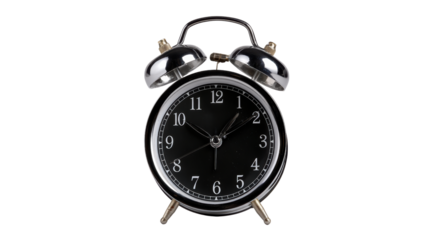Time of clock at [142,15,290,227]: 1:09
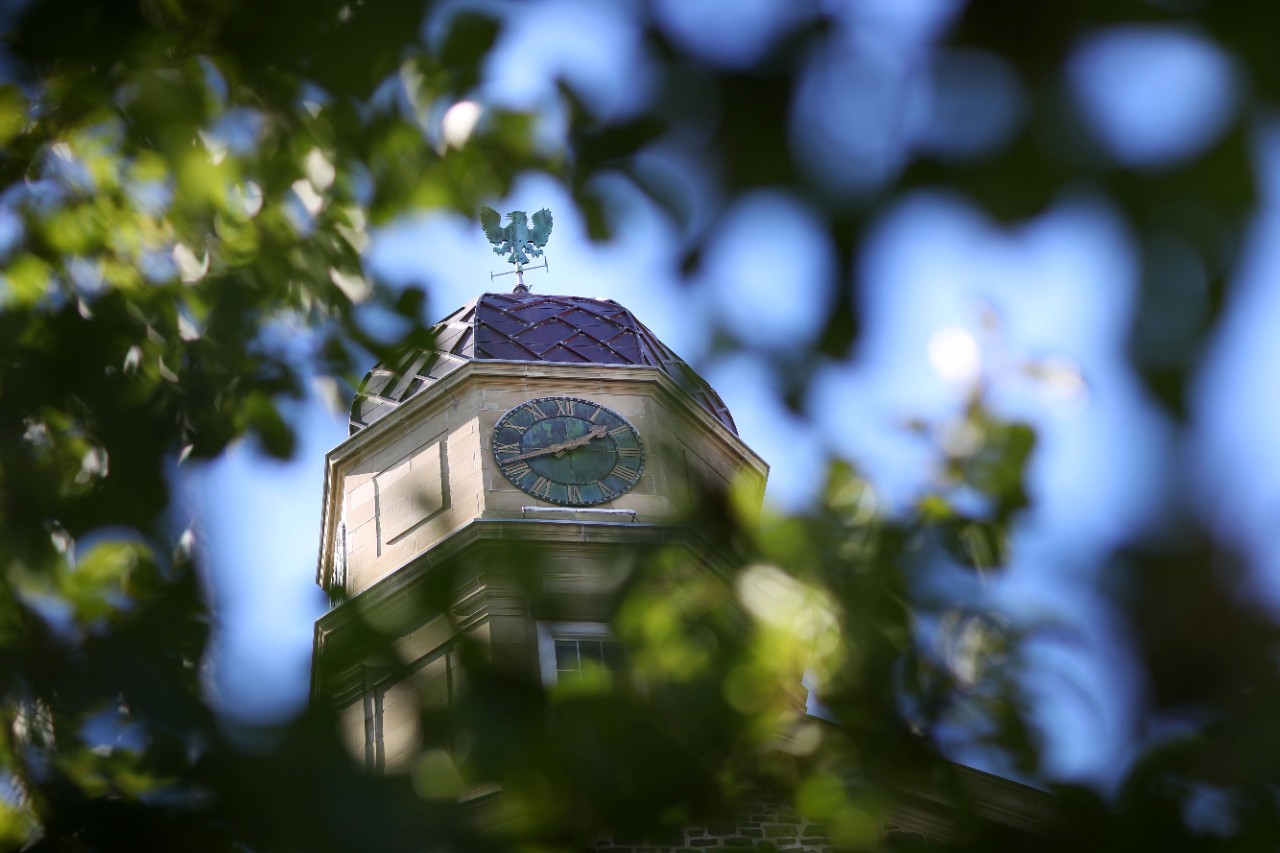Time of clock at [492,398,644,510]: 1:42
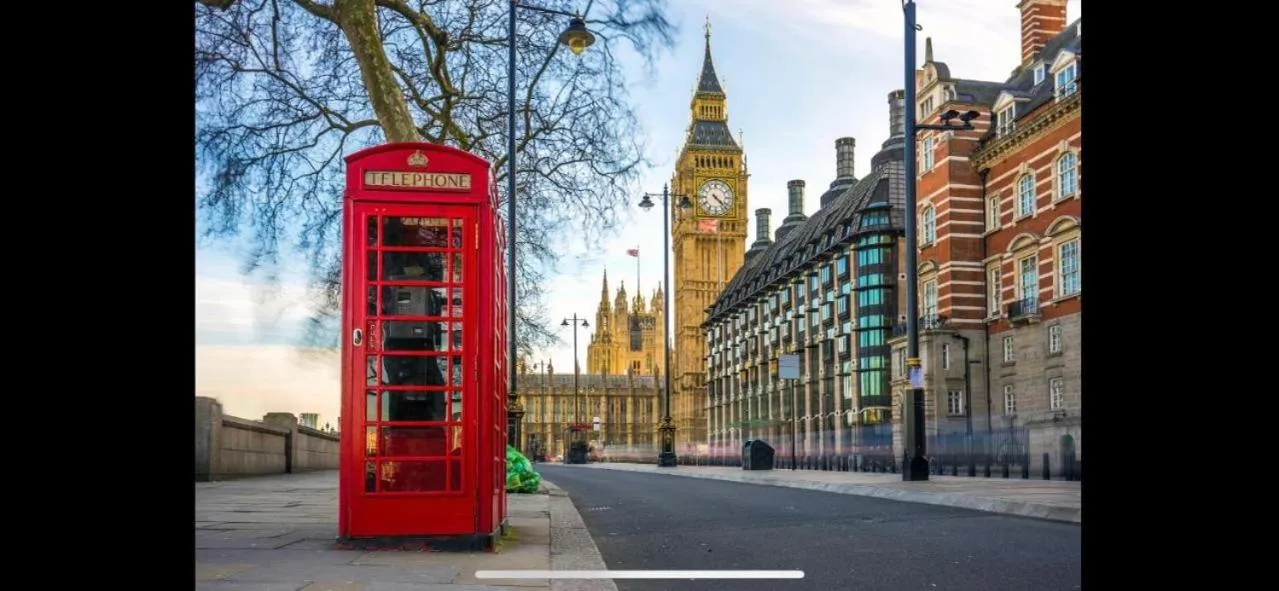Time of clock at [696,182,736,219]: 4:22
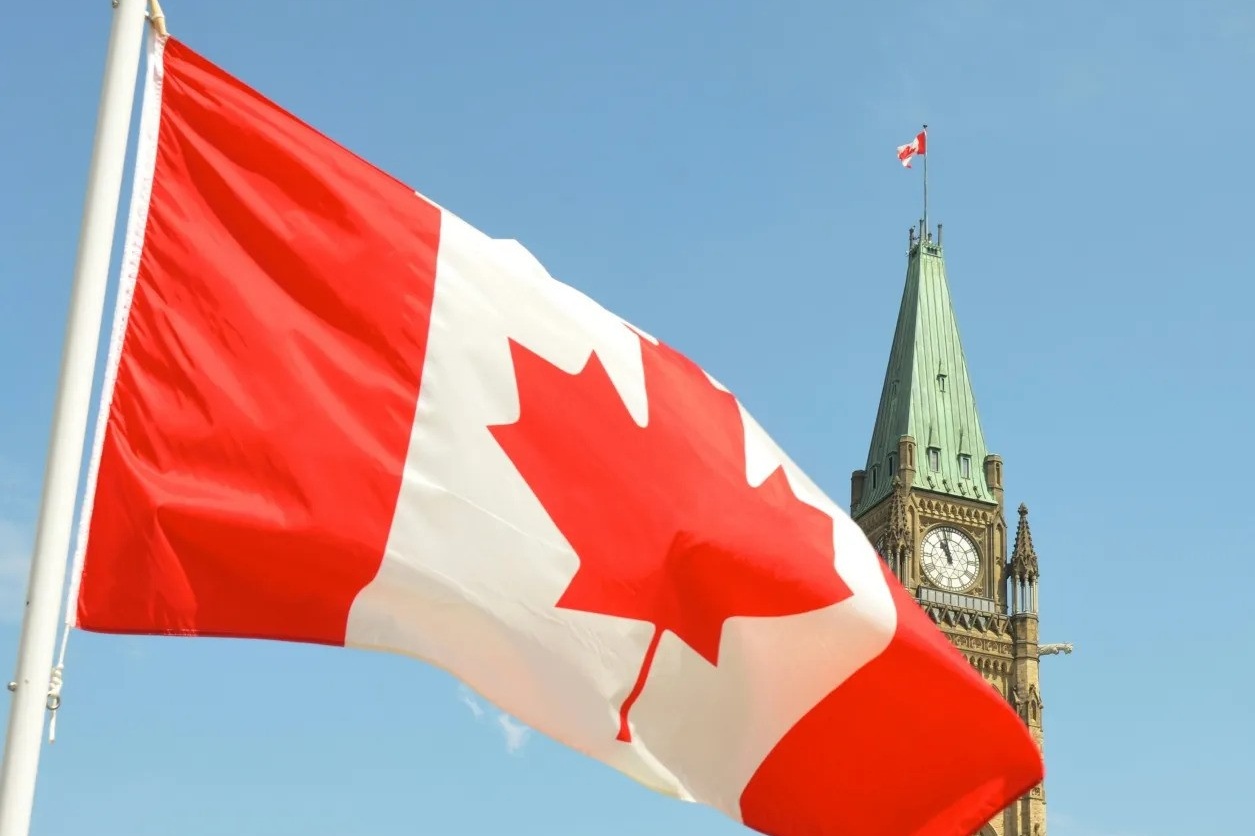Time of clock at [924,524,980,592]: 10:58
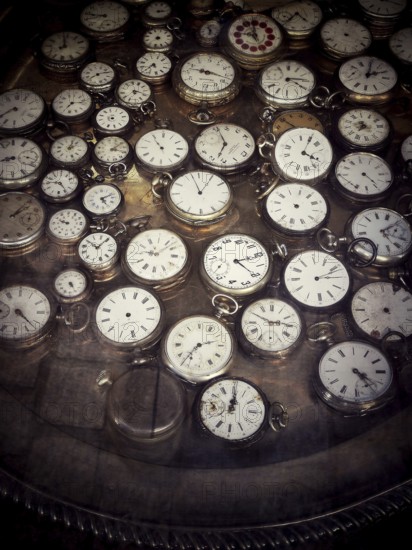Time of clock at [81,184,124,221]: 5:11
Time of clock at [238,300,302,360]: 2:49
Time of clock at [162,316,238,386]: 2:36
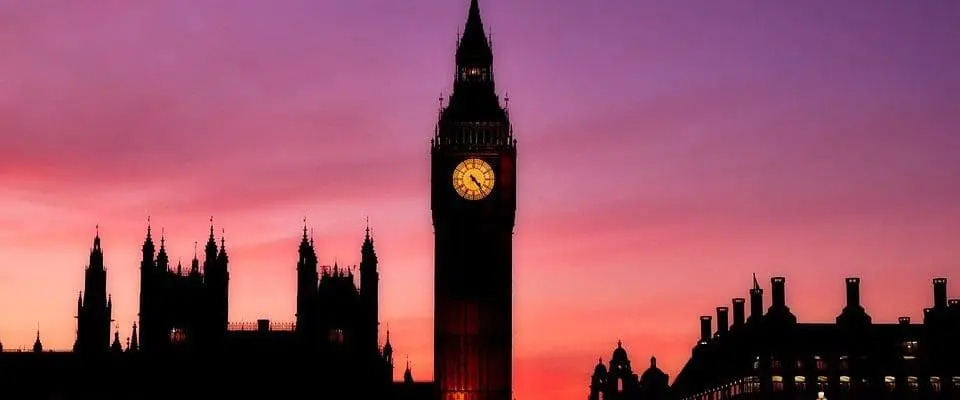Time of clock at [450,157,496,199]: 4:23
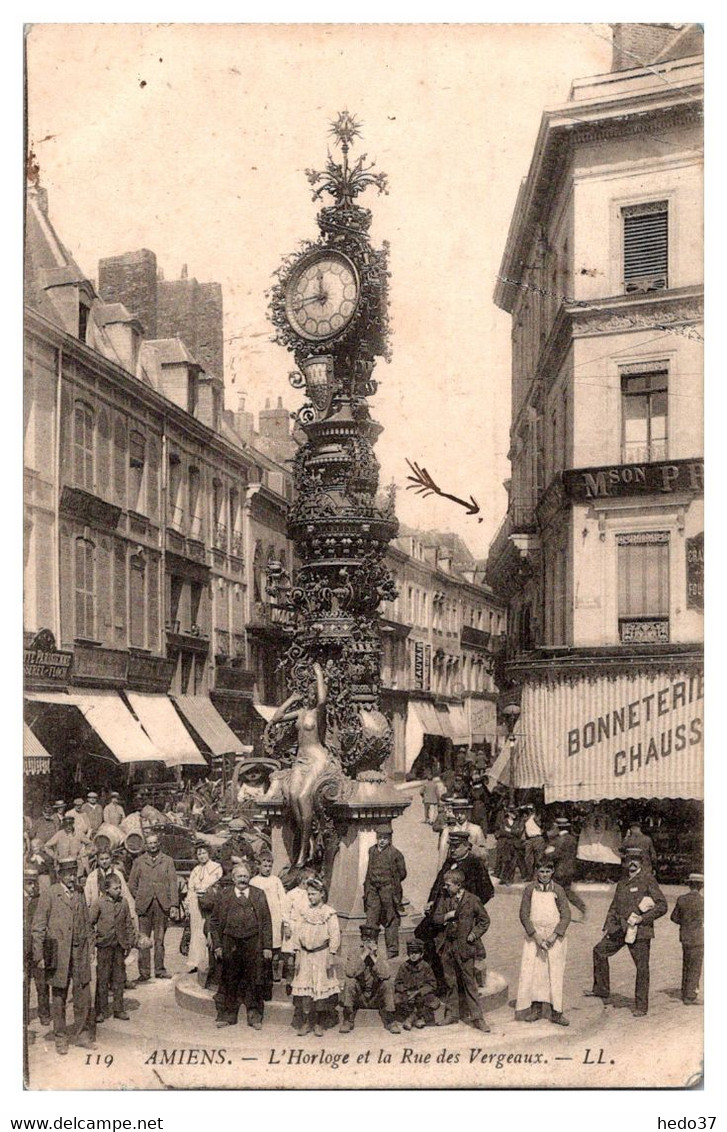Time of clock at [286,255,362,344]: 11:42
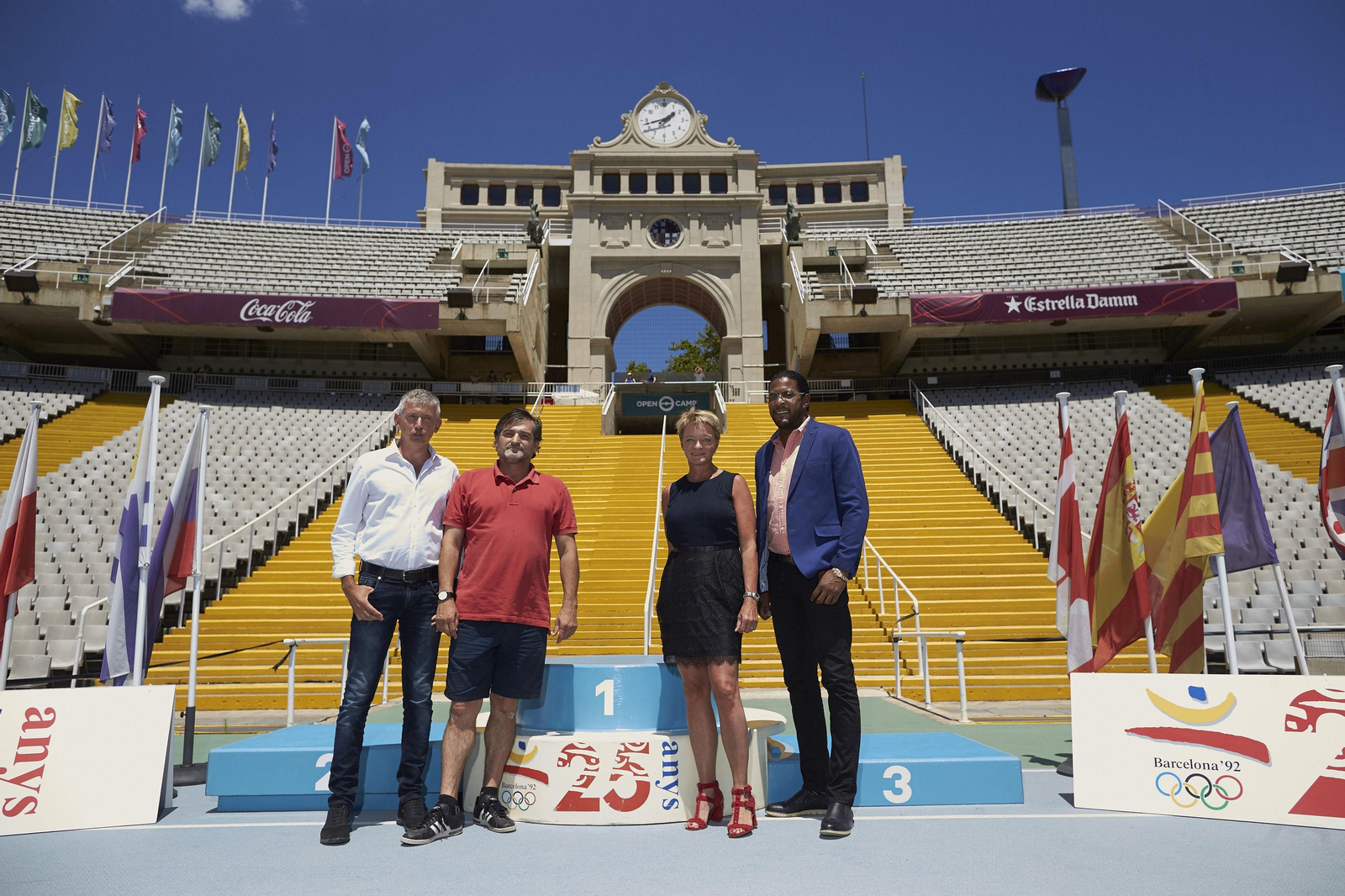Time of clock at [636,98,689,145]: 1:42
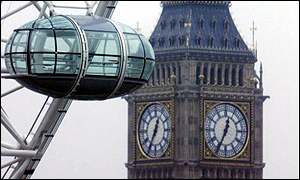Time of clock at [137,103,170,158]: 12:34
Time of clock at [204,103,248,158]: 12:34
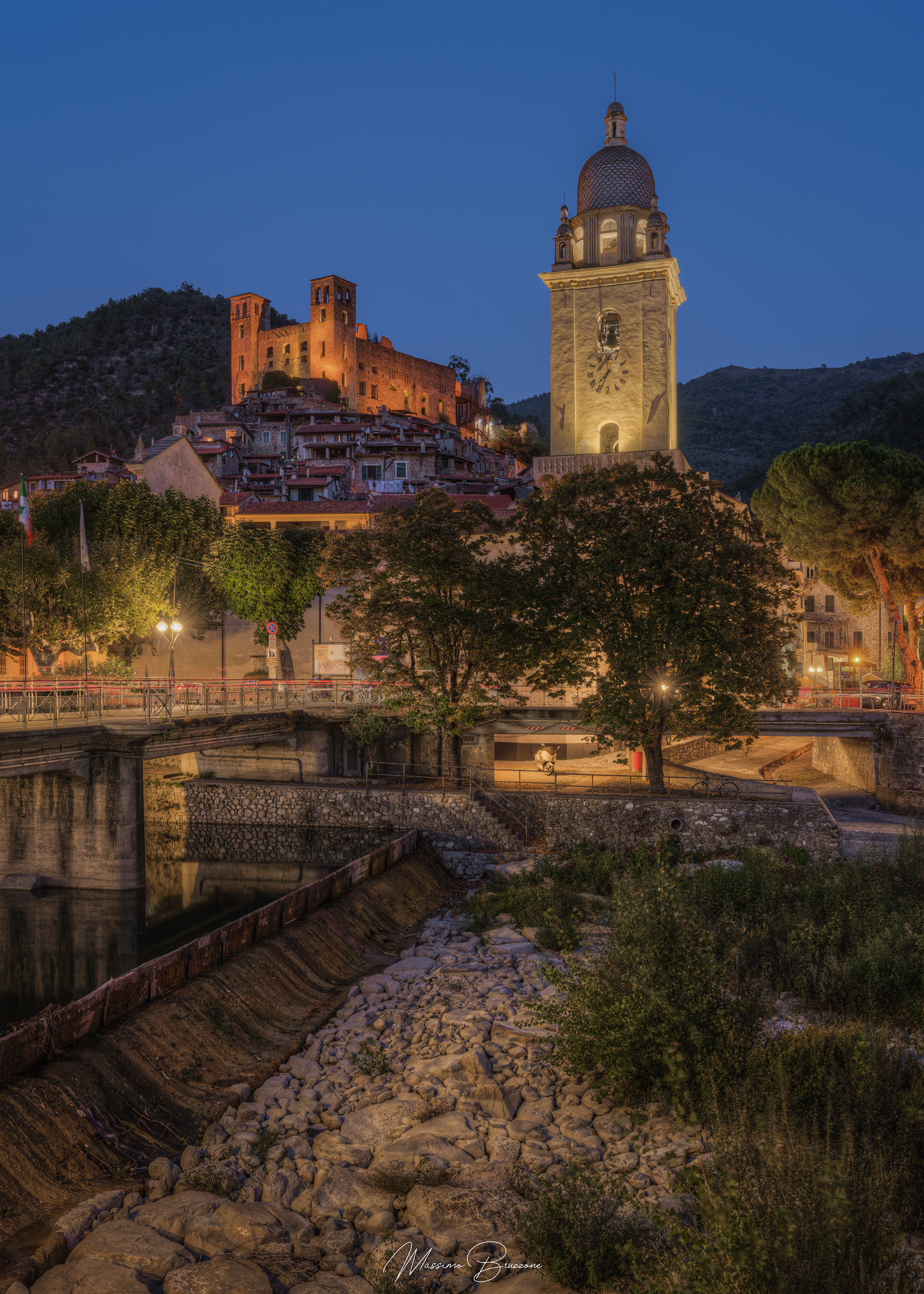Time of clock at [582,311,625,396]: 7:34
####
* What this task involves
Lay out the records as a two-column CSV with the headers record_text and time_shown, beginning at the line containing "Time of clock at [286,255,362,344]: 11:42" and running through the end of the records. Put each record's text and its time in their own quoted field, turn any line breaks into spaces, and omit the pictures.

* Answer
record_text,time_shown
"Time of clock at [286,255,362,344]:","11:42"
"Time of clock at [636,98,689,145]:","1:42"
"Time of clock at [137,103,170,158]:","12:34"
"Time of clock at [204,103,248,158]:","12:34"
"Time of clock at [582,311,625,396]:","7:34"